I truly struggle with any notion that Ken made a logical decision to leave his family for a solo backpack in the most isolated area in the White Mountains during the coldest spell in ten years. I don't buy the whole "dying doing what you loved" excuse either, especially when it's a dangerous decision to even make the trip, and when there is a family left behind. I think I state my feelings on it pretty clearly in the initial thread about Ken Holmes shortly after the tragedy:

http://forums.alpinezone.com/viewtopic.php?t=1013

I still feel it was a selfish choice.


----------



## Jaytrek57 (Apr 3, 2004)

I would be curious to know if death excludes people/parties being fined for rescues by F & G. I asked this not to be critical of what happened in the most recent tragedy...but rather as an analytical attempt to learn how best to educate (deter?) more people from making similar mistakes. I know the current tone on BBS are, “there but for the grace of god go I.”, however I do think mistakes were made in this case. Some questions I have in this regard.

What would be the position of F & G, if an accident had happen with any SAR personnel during this particular rescue, in regards to fines?
How strong will F&G’s position be, when a similar incident happens that does not involve death, in terms of accessing fines?  

The last question I think is the most important. I have read several accounts by SAR folks who were there and to me at least the tone was that these two were unprepared for what they faced.

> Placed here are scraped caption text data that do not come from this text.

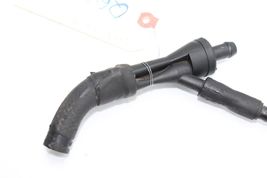 00-03 BMW X5 E53 BRAKE BOOSTER VACUUM CHECK VALVE Q6896 image 5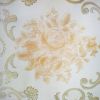 Pretty Flower - Self-Adhesive Wallpaper Home Decor (Roll)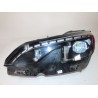 Phare gauche occasion  Peugeot 3008 SUV (MC_, MR_, MJ_, M4_) 1.6 bluehdi 120 (2016)   9810478580  miniature 3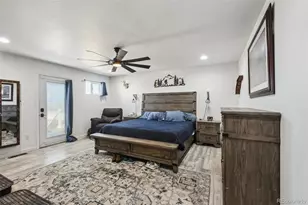 12767 Horton Ct, Parker, CO 80134 - Photo 14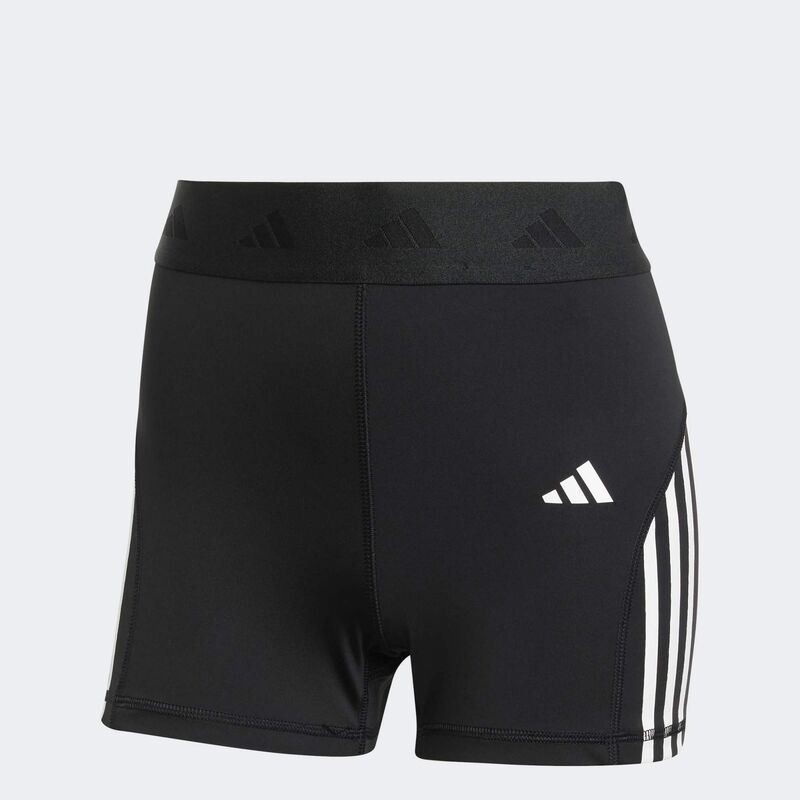 Ženski šorc adidas Hyglm 3inch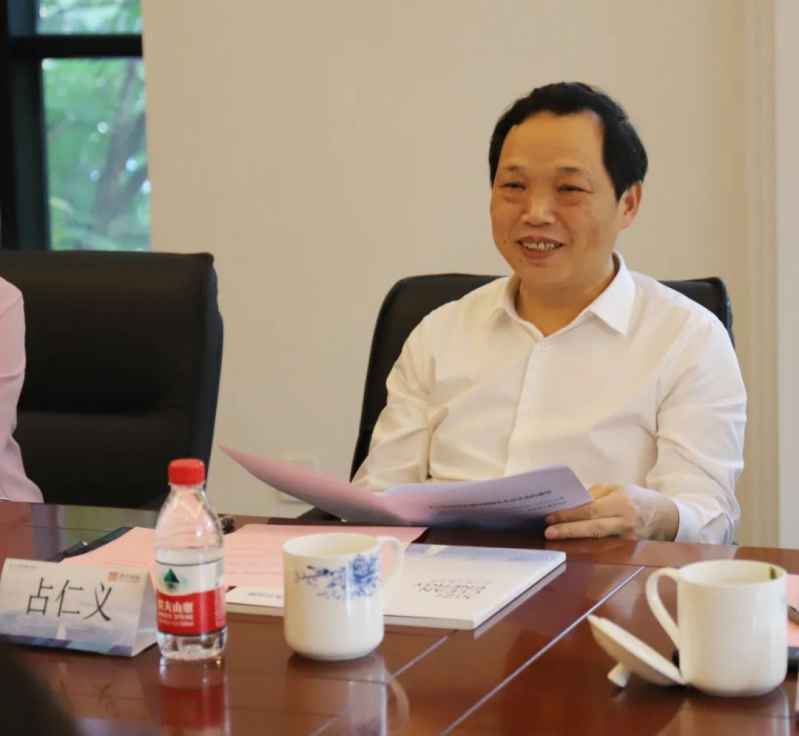 AGGAME·(中国区)集团官方网站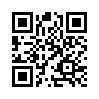 qrcode for WD1765876570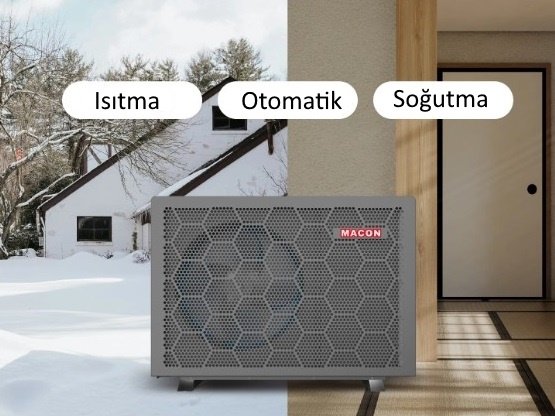 macon-isi-pompasi-cok-fonksiyonlu-tasarim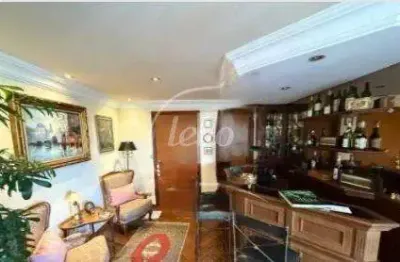 Apartamento com 4 quartos à venda na rua venezuela, 365, centro, santo andré, 136 m2 por r$ 750.000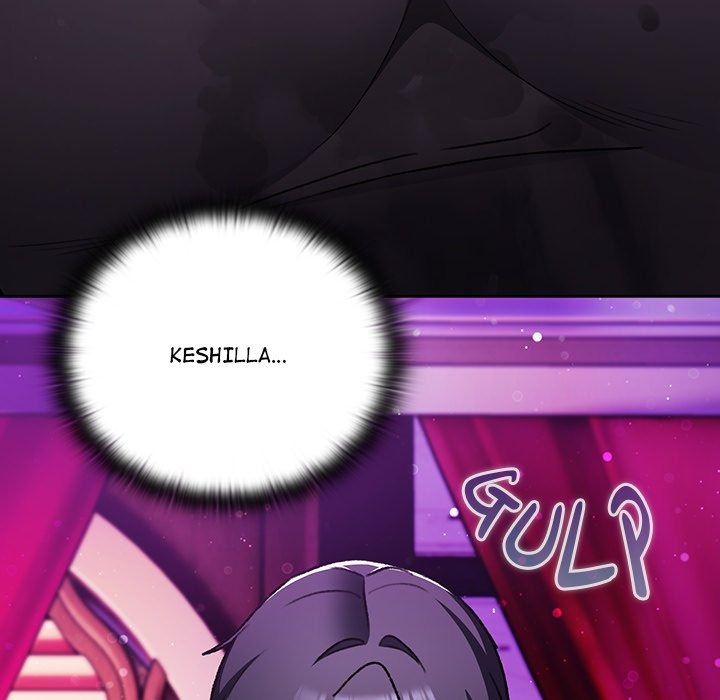 Thrust & Conquer Chapter 21 - Manhwa18.com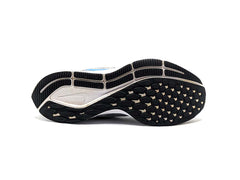 Nike Air Zoom Pegasus 36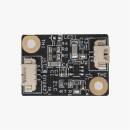 Bambu Lab X1C/P1P/P1S/X1E Heatbed Piezo Interface Board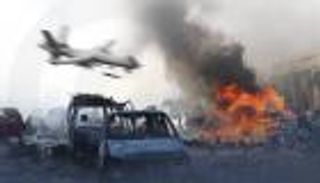 «مجزرة الطلاب» في «كمو».. اتهامات للجيش السوداني بقتل العشرات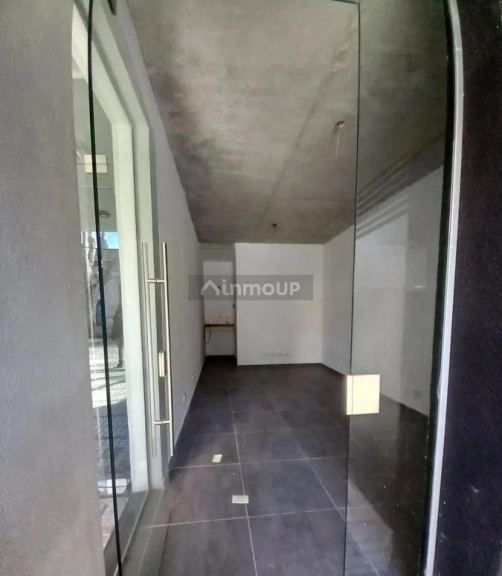 Local Comercial en Venta en Rosario, Santa Fe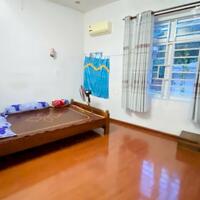 BÁN NHÀ 2 TẦNG NGAY LÀNG ĐH – XE TẢI TRÁNH NHAU – 70M² – ĐƯỜNG 8 - LINH XUÂN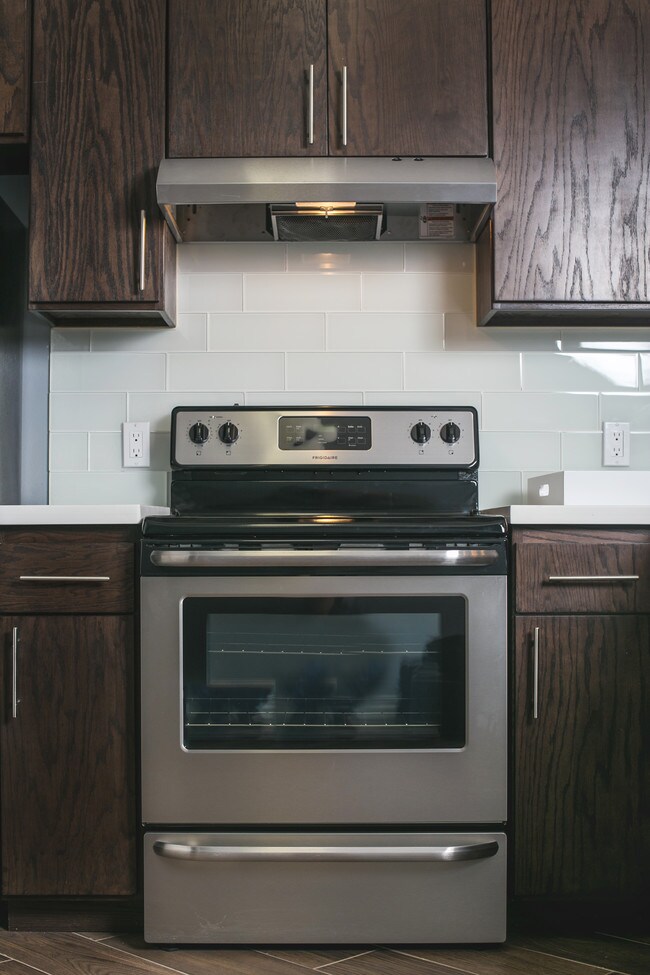 Foto del edificio - Avery Village Apartments & Townhomes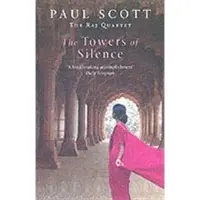 The Towers Of Silence
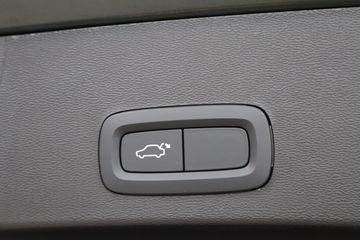 Voertuigafbeelding 53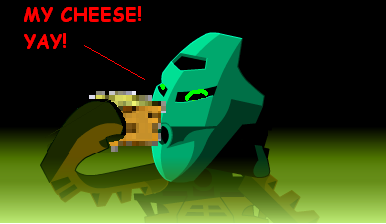 mycheese.png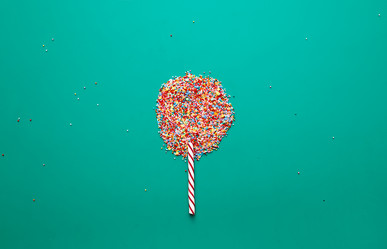 Similar image 20884945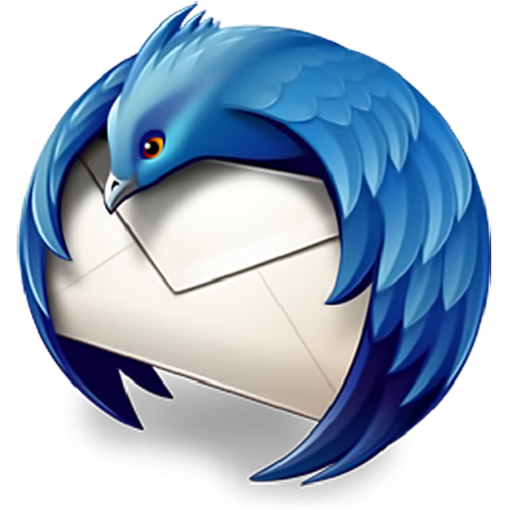 Mozilla Thunderbird 7.0 2011 [2011 RUS]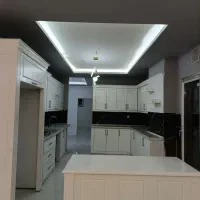 200-متر-فلاحی-ـ-حسابی-سه-نبش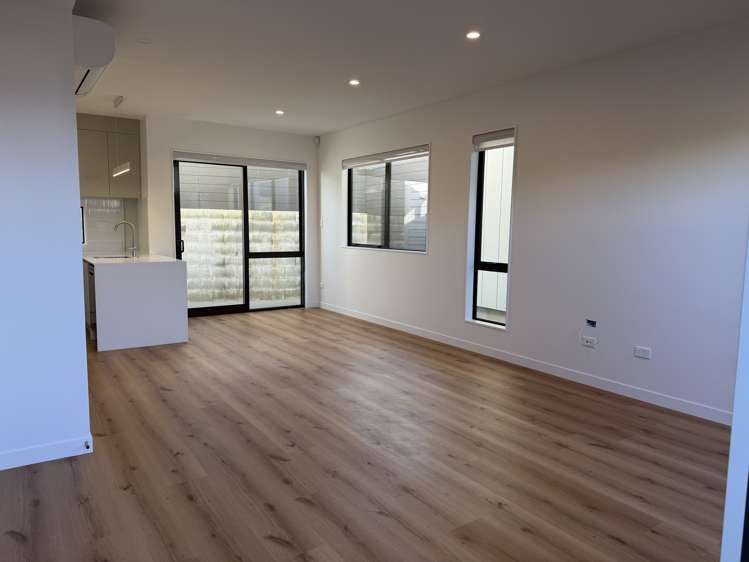 10C Weetman Drive Browns Bay_7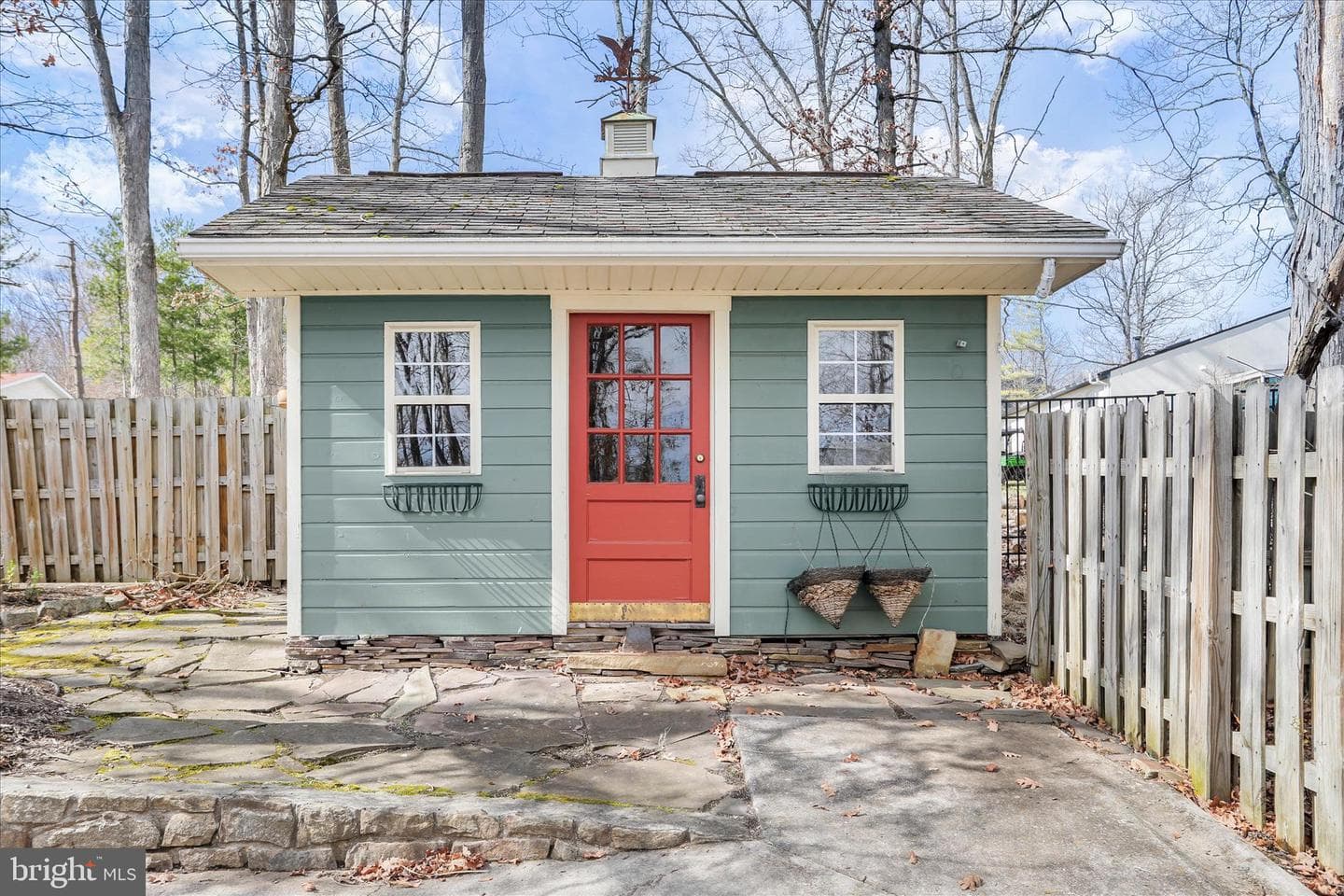 1039 Longwood Avenue photo 49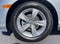 2020 Honda Odyssey EX-L One Owner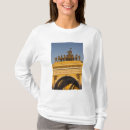 Recherche de triomphe vêtements Arche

I appreciate the educational experience and thought provoking debate…I think it helps the hiking community access, think and in some ways grieve.

Peace.


----------



## pancho (Apr 3, 2004)

Max:  The urge to push on no-matter-what is a great one, but it can be a mistake.  The most extreme example was of climber on Everest who decided to dig in and ended up being the first to survive a night at whatever altitude he was.  Next morning as the weather cleared, he found himself only a few feet away from a straight drop that would heve meant his end had he continued.  Getting back to New Hampshire and winter, pushing on might mean more exposure and risk of exhaustion, dehydration and the advent of hypothermia, and death.  Hunkering down, conserving energy and warmth with the insulation of a snow cave or even shallow trench can be a life-saver.  Escaping off a ridge in the Whites can often lead to safety, but in other locals or direction it could lead to a steep dangerous fall especially in a white-out with limited visibility. That could be said of Franconia Ridge.  In short, it might be wise to hunker down before one is exhausted, even mildly hypothermic.  Strength and clearer thinking, might lead to a better thought out and constructed emergency shelter.  It is not easy to stop hiking, but doing just that has helped hikers survive unexpected nights out in the Whites.


----------



## Max (Apr 3, 2004)

Pancho, I absolutely agree with all your points.  I know it's second guessing, and hard to say what each of us would have done in the situation.  My only feeling was that since they were on a day hike and not an overnight, that they probably had a limited amount of food, water, and dry clothing to change into, if any.  Without some outside way to warm yourself, you are never going to get any warmer than you are at the present moment.  The first night in the snow cave was commendable, but when they lost track of that and decided to shelter in the open behind some rocks, I think I would have done anything within my power to get to the trees at that point, even if it meant risking a trip into unknown terrain.  The risk they were taking by staying there was deadly as it was.

Max


----------